Plastic will be the likely calling card of our time on Earth when modern sites are excavated by future researchers. And plastic is leaving its mark at historic sites as well, according to a new study.
Castell Henllys is the site of an Iron Age village in the Welsh Pembrokeshire Coast National Park. It was once home to a wealthy family that included a community of up to 100 people who worked together to produce food and materials 2,000 years ago.The rural site of the hill fort includes four reconstructed roundhouses, which are circular structures with conical roofs made of wood and straw. Archaeologists and researchers rebuilt these structures using the same materials villagers would have used during the Iron Age.
Based on extensive excavations at the site, the roundhouses were reconstructed using the foundation trenches and post holes of the original structures.
"This is the only site in the UK where this has been done and has been open to the public and schools for over 35 years," said Harold Mytum, lead researcher and professor of archaeology at the University of Liverpool, via email. "This means that the reconstructed houses have stood for a long time, showing how effective the prehistoric designs were."
Two of the roundhouses, the Cook House and the Earthwatch house, were replaced in 2018 and 2019.
After standing for nearly 30 years each and being visited by countless tourists and about 6,000 school children per year, the sites of the roundhouses provided a unique opportunity for researchers.
What began as an experiment to understand how building materials decay and degrade over time turned into something else when the researchers uncovered a wealth of plastic -- 2,000 plastic items to be exact.The study published this week in the journal Antiquity.
Although the historic site is well maintained and cleaned, small plastic remnants of activity by visitors -- children routinely eating lunches in one of the structures -- were able to hide beneath benches in dark corners of the roundhouses.
The site is in a very rural setting among the rolling countryside of west Wales, so "the amount of plastic litter was a surprise," Mytum said.
While plastic is one of the main sources of marine pollution, this study shows its impact on the terrestrial environment as well, the researchers said.
Among the plastic fragments were utensils, bottle caps, straws, straw wrappers, plastic bags, plastic food wrap, candy wrappers and even apple stickers.
They even found "an almost complete Godzilla-themed thermos wrapper."
"If (the children) had been given (sack lunches) without all the plastic packing it would have made a huge difference," Mytum said. "Our convenience can lead to environmental damage."
Other items are related to heritage interpretations given at the site.
Costumed guides represent the Demetae tribe which once inhabited this part of Wales before, during and after the Romans invaded. Role playing and activities are part of the experience, including cooking and weaving and face painting of Celtic designs. Several plastic face paint containers were also uncovered.
And then, of course, there were items likely lost by children at the site: a pair of glasses and articles of clothing.

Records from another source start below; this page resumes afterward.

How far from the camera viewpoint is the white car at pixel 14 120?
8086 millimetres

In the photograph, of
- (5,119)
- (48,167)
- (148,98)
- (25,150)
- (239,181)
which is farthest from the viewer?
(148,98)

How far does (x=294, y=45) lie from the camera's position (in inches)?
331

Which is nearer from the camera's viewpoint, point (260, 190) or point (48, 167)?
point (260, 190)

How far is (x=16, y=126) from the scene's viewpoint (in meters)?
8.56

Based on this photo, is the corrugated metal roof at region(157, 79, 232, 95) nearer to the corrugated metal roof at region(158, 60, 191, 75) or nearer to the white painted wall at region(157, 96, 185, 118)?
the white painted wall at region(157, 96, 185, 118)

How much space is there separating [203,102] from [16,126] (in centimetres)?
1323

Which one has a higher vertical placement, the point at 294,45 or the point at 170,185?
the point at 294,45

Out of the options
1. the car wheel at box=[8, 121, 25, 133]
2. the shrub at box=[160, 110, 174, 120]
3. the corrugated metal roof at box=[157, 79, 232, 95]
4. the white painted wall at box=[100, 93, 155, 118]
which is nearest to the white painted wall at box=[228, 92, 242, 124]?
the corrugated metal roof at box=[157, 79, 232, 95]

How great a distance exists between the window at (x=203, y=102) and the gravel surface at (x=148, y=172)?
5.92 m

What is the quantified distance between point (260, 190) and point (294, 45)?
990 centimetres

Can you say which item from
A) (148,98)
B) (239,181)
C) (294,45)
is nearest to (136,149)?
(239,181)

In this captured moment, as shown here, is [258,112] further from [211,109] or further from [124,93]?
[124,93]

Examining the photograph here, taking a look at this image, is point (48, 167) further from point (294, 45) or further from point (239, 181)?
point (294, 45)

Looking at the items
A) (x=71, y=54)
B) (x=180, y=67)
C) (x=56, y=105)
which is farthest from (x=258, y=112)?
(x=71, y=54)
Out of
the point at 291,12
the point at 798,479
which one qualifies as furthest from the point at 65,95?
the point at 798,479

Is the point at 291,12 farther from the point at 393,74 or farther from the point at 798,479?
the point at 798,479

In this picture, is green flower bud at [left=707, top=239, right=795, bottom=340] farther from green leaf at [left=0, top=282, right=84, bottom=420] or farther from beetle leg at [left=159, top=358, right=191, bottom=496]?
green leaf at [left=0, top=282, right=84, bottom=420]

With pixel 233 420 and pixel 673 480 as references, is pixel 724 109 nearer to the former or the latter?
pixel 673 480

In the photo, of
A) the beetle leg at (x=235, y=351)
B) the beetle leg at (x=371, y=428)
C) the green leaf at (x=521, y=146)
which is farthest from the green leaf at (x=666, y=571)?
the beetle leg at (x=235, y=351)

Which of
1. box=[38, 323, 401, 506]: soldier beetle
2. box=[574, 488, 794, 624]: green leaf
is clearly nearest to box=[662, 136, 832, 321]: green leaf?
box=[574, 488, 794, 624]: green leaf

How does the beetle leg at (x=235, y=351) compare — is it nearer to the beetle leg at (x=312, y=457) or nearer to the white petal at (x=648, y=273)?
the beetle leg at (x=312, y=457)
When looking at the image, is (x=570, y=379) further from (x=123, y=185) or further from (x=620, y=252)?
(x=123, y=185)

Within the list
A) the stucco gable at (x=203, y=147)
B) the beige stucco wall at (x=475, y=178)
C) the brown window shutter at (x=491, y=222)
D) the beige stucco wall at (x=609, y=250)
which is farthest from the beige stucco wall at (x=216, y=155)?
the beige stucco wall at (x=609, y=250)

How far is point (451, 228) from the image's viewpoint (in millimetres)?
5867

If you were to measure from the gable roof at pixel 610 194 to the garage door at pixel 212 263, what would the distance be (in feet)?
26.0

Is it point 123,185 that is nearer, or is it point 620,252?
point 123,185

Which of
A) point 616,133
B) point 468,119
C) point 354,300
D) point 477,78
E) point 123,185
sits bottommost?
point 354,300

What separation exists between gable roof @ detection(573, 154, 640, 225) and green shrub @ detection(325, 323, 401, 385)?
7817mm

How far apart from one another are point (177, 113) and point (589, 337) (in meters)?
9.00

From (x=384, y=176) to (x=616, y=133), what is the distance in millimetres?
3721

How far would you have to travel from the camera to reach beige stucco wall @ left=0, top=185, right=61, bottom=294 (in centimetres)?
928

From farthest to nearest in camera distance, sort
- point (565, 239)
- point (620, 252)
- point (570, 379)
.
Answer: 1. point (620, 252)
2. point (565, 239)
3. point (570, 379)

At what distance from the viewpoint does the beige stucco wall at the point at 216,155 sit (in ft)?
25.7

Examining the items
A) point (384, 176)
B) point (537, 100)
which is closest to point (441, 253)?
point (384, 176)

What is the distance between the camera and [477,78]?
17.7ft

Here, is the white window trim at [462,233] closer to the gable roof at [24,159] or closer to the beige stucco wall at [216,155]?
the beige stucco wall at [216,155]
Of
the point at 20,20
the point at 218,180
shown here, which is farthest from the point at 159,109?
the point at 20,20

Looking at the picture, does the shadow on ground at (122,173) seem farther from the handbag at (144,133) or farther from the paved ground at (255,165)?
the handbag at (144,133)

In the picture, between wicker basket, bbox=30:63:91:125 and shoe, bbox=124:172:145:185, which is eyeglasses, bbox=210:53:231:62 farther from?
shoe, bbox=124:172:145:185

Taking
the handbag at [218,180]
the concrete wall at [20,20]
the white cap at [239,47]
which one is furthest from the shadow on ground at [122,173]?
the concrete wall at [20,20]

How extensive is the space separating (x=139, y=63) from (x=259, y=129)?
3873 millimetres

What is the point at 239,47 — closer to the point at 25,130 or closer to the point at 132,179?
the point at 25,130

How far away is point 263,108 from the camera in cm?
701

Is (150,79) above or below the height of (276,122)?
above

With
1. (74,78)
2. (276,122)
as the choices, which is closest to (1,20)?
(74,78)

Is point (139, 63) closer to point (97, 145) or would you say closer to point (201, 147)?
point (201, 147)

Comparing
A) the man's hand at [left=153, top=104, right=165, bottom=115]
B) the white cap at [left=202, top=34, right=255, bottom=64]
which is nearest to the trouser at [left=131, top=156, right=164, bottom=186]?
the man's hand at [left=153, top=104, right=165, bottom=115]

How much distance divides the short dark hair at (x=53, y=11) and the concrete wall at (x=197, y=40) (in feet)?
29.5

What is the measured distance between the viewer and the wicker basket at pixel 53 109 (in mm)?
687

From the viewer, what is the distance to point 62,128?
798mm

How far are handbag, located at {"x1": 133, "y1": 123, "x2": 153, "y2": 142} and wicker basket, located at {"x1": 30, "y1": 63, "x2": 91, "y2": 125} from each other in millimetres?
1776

"We thought we would find items that were lost during the use of the houses, but the amounts were disturbing in their environmental implications," Mytum said. "To find that here gives the site a new importance -- it shows how our plastic discards affect everywhere."
Their findings are indicative of what researchers believe will be the hallmark of the Anthropocene, the current geological age, and that our tine will come to be known as the "Plastic Age."
"The plastic creates an archaeological signature of our time (the Anthropocene), but one which is environmentally damaging," Mytum said. "That plastic will enter the ecological cycle and have wider implications. If all this material was recycled, it would not be represented archaeologically but would help save the planet ecologically."
Mytum is working with the staff at the historic site to increase environmental awareness for future visitors and will use the evidence they collected during the excavations to create an educational campaign.
"This shows that carefully planned reconstruction on excavated areas can provide very effective public interpretation and education facilities, and test theories about building construction," Mytum said. "It also shows, though, that even when it appears that the site is well maintained and litter collected, much may still be deposited. Management of what is sold in site shops and allowed on-site could help reduce entry of plastic into the terrestrial environment."